Pour faire suite à mon précédent article sur les microphones pour enregistrer sa guitare, je souhaite parler d’un système qui vous facilitera grandement la vie en essayant de placer ceux-ci devant vos baffles ! En effet, vous imaginez bien qu’enregistrer directement son instrument branché dans son amplificateur pour ne découvrir le résultat qu’après a vite ses limites. Comment faire alors pour garder une bonne prise mais se laisser malgré tout la possibilité de reprendre les réglages de l’ampli, le baffle utilisé et le placement des micros ?

1. DI et réamping

Il existe une réponse très simple à la question que je pose : enregistrer son instrument sur un ordinateur, via une interface audio, sans aucun effet, puis réinjecter l’audio enregistré dans l’amplificateur. Oui mais voilà, peut-on vraiment brancher directement sa carte son dans l’entrée guitare de notre ampli ? Et comment brancher notre instrument à l’interface audio ?

Commençons par la base : l’enregistrement. La très grande majorité des interfaces audios disposent maintenant d’une entrée haute impédance (Hi-Z) spécifiquement conçue pour y brancher directement une basse, une guitare, ou tout autre instrument dont l’impédance de sortie peut-être élevée. La majorité du temps, c’est un câble pour instrument, asymétrique (TS) qui est utilisé, avec le signal au niveau de l’âme du câble et la masse sur la tresse.
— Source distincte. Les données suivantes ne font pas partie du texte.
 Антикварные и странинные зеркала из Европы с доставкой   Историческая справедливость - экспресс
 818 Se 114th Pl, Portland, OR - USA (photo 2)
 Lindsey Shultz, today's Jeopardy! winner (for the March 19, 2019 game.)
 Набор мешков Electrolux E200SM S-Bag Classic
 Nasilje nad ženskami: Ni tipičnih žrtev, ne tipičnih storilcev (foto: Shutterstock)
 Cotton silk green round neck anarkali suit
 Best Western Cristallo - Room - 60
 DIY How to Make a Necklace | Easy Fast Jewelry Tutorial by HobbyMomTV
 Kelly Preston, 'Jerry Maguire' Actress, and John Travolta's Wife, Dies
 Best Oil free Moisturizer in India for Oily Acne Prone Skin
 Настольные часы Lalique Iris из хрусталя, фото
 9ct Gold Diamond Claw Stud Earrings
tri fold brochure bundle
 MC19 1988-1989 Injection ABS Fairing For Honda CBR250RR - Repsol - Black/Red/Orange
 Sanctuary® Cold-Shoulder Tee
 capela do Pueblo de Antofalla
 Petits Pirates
La tresse sert de blindage mais n’empêche pas tous les parasites de perturber le signal, d’autant que le signal électrique est bien plus sensible à cause de son impédance élevée. Enfin, tous les problèmes de mise à la terre sont transmis par le câble également.
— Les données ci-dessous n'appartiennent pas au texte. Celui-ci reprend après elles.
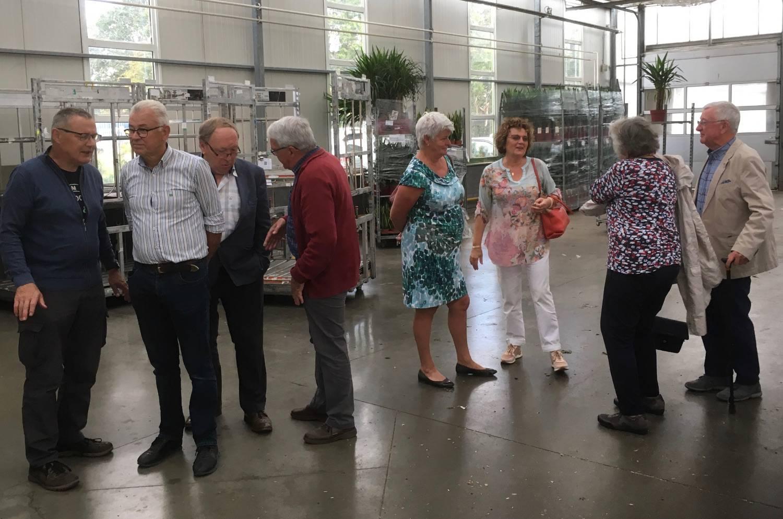 Bezoek Custers Plants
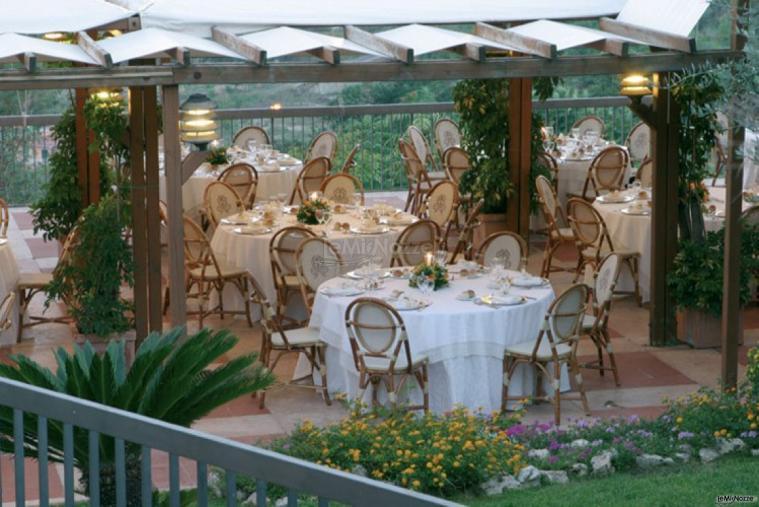 Tenuta Cigliano - Location per matrimoni a Napoli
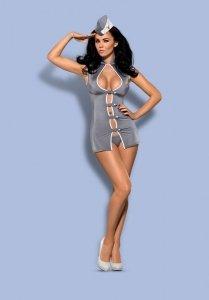 Obsessive Stewardess kostium L/XL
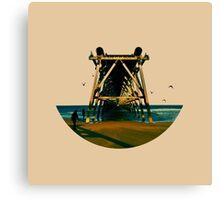 Skyless Composition | Three Canvas Print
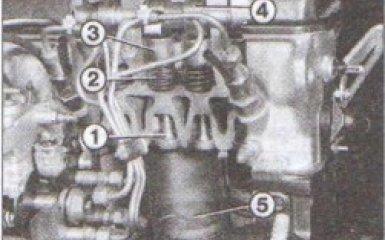 Головка блока цилиндров Audi 80 B4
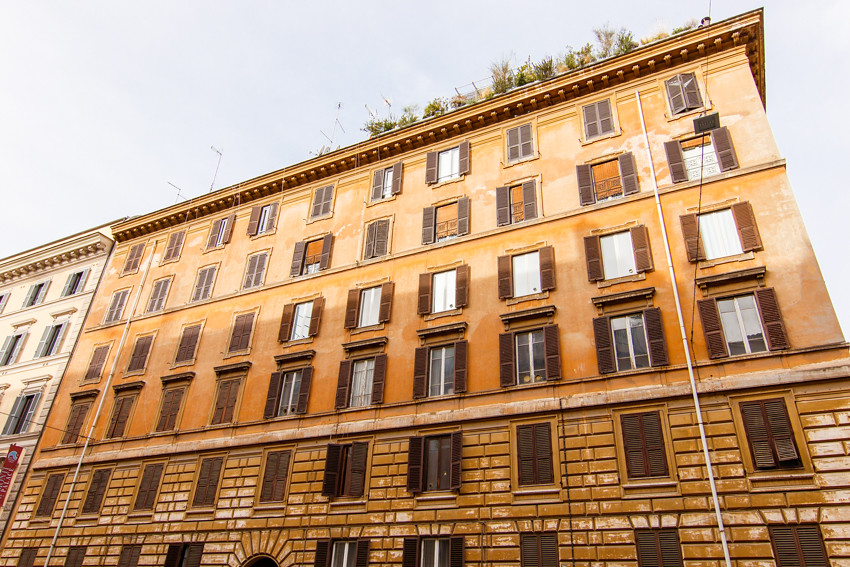 Rooma Italia marraskuu-0745
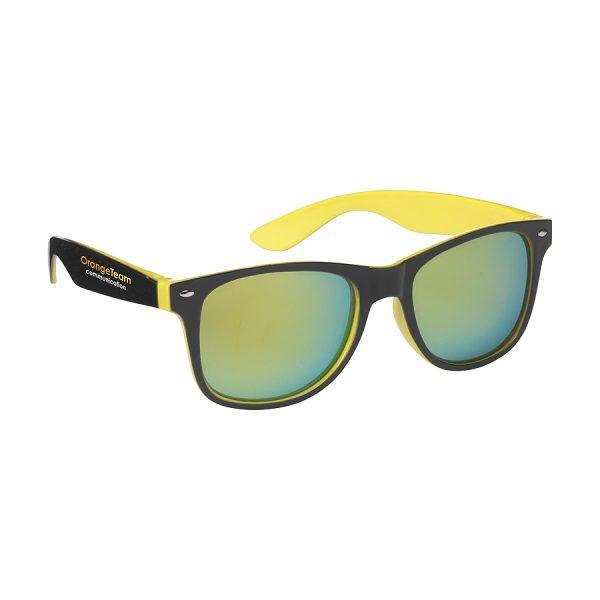 Fiesta zonnebril (1)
En studio ou chez soi, cela peut ne poser aucun souci, mais imaginez vous sur une scène immense à vouloir brancher votre instrument dans la table de mixage sur quelques dizaines de mètres : perturbations, bruits et perte de signal garantis ! La solution à ce problème est d’utiliser une boîte de direct (DI ou DI-Box). Celle-ci va s’occuper d’abaisser l’impédance du signal et de le rendre symétrique (TRS ou XLR) pour le rendre moins sensible aux longueurs de câbles et aux parasites et annuler le bruit. Très souvent, le signal est d’ailleurs amené à un niveau microphone pour pouvoir se brancher dans une entrée XLR de l’interface audio ou de la table de mixage utilisée. Les DI sont massivement utilisées sur scène pour abaisser le niveau de bruit d’instrument électroniques (synthétiseurs, boîtes à rythme, platines DJs) et récupérer un signal propre pour certains instruments (basses électriques, capteurs piezo d’instruments acoustiques), éviter les parasites et faciliter le chemin de signal audio jusqu’à la table de mixage.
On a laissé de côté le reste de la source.